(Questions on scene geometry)

______________________________

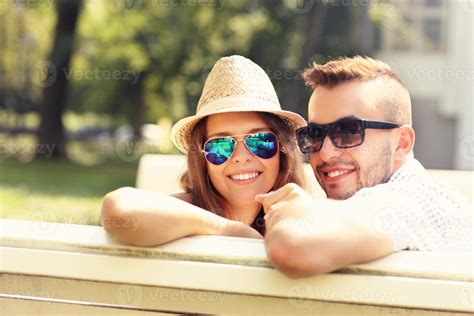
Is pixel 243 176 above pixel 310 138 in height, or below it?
below

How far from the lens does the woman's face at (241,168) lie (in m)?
2.78

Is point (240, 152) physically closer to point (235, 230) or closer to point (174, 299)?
point (235, 230)

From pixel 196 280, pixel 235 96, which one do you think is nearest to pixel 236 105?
pixel 235 96

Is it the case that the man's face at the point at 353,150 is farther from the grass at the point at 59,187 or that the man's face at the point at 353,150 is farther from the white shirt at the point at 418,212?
the grass at the point at 59,187

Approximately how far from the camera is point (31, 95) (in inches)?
1127

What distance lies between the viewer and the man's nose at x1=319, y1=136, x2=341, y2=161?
8.57 feet

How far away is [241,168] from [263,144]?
12 cm

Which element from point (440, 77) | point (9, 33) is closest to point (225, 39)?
point (440, 77)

______________________________

The task ->
Rewrite all the rows above, changing each "the man's face" to "the man's head" and keeping everything else the same. Omit the pictures.

Written reply ->
Is pixel 243 176 above pixel 310 138 in height, or below it?
below

How far from the lens does the woman's face at (241,168) lie (in m)?
2.78

Is point (240, 152) physically closer to point (235, 230) or closer to point (174, 299)?
point (235, 230)

From pixel 196 280, pixel 235 96, which one do you think is nearest to pixel 236 105?
pixel 235 96

Is it the case that the man's head at the point at 353,150 is farther from the grass at the point at 59,187 or that the man's head at the point at 353,150 is farther from the white shirt at the point at 418,212?
the grass at the point at 59,187

Approximately how far from the camera is point (31, 95) (in inches)?
1127

What distance lies between the viewer and the man's nose at x1=319, y1=136, x2=341, y2=161?
8.57 feet

How far away is [241,168] from [263,144]?
12 cm

Which element from point (440, 77) | point (9, 33) is closest to point (225, 39)?
point (440, 77)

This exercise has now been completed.